◆ PROBLEM DETAILS ◆
Within the entries below, how many lines carry the word "recaptcha"? State the number and stop.

··· PROVIDED RECORDS ···

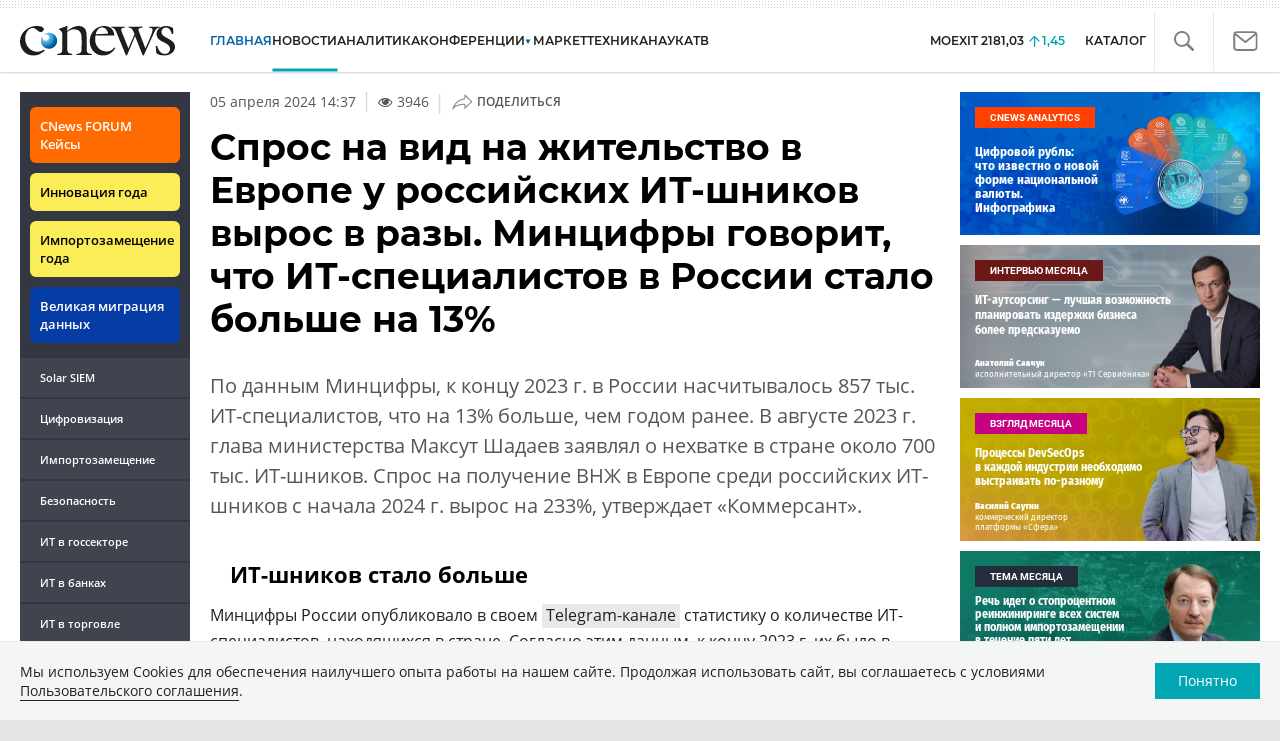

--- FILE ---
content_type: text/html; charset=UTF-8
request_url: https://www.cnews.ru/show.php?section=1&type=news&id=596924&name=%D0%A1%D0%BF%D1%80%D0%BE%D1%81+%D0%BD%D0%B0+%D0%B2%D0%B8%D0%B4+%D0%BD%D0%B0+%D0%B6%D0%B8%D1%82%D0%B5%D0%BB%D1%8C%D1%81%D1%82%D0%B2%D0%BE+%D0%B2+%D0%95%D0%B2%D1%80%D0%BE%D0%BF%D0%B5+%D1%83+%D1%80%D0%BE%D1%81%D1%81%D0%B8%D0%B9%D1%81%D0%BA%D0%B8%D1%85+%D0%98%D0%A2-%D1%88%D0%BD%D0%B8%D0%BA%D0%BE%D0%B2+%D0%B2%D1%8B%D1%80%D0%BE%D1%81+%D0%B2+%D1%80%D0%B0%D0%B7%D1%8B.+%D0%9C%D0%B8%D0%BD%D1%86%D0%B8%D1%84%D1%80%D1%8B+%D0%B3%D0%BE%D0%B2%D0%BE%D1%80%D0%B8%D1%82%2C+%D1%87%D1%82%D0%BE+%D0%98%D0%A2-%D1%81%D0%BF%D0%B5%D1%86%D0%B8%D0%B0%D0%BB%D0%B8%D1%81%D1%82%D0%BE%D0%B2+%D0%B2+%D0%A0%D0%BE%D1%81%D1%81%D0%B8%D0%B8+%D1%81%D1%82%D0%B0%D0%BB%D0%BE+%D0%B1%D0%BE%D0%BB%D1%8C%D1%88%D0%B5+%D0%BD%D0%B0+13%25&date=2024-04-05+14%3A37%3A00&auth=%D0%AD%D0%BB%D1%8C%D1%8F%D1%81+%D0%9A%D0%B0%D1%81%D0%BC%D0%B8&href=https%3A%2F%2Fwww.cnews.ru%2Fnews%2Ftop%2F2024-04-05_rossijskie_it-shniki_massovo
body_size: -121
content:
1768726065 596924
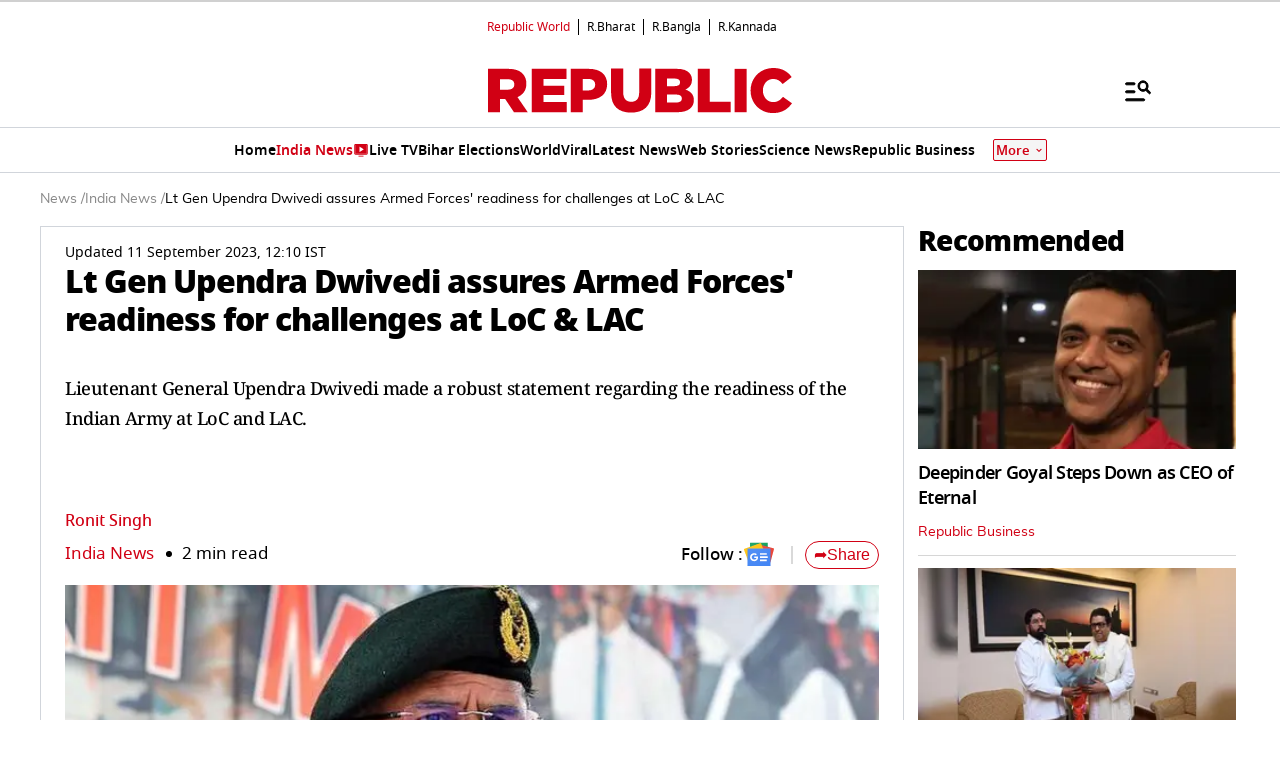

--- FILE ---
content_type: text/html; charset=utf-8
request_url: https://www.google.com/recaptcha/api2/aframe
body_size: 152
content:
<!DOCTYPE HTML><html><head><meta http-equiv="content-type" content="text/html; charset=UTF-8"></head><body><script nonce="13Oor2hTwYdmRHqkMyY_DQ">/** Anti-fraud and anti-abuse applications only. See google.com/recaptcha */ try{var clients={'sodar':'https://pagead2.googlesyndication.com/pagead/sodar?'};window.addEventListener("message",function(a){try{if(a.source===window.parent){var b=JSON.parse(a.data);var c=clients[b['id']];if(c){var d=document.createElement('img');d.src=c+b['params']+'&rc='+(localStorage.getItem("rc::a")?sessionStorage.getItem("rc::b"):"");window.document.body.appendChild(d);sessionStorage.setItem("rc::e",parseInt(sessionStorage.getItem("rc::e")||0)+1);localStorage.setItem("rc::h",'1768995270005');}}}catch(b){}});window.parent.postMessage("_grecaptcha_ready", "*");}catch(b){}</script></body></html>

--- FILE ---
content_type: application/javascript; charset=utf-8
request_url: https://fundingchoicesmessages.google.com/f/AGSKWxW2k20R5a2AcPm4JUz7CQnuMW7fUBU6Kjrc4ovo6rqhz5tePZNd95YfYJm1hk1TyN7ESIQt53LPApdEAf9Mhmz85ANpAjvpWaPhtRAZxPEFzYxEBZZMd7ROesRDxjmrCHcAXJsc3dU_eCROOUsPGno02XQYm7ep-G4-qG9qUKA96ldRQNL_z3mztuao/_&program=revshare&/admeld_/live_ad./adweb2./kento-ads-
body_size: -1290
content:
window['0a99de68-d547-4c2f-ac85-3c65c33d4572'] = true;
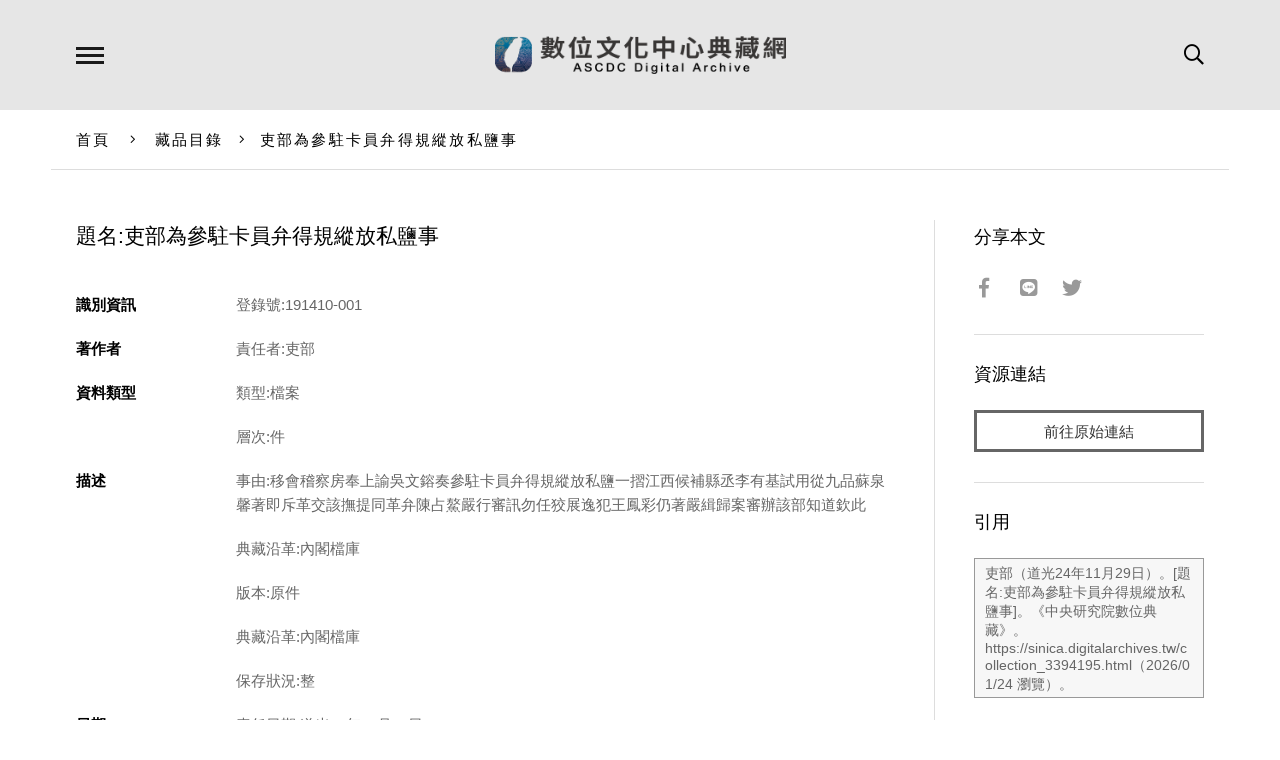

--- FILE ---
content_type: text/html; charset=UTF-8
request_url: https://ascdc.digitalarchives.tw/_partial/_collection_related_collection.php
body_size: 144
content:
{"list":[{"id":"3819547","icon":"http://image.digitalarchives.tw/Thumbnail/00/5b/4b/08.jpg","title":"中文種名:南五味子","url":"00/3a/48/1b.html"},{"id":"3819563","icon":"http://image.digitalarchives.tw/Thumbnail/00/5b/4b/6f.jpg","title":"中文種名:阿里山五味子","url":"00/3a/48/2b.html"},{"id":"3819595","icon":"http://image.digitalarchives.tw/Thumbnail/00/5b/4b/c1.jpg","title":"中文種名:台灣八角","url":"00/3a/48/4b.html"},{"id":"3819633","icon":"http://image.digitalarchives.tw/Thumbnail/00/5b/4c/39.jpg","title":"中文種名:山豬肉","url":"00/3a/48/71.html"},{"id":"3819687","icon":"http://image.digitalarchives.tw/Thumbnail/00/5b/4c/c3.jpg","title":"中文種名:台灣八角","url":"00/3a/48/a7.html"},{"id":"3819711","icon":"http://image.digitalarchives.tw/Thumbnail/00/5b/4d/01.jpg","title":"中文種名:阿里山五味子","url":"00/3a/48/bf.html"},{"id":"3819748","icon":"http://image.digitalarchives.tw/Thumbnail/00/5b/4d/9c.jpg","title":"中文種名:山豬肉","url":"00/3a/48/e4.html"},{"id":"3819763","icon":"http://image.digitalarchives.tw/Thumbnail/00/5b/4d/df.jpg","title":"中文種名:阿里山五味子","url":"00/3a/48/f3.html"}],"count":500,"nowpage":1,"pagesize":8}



···

◆ RESPONSE AREA ◆
2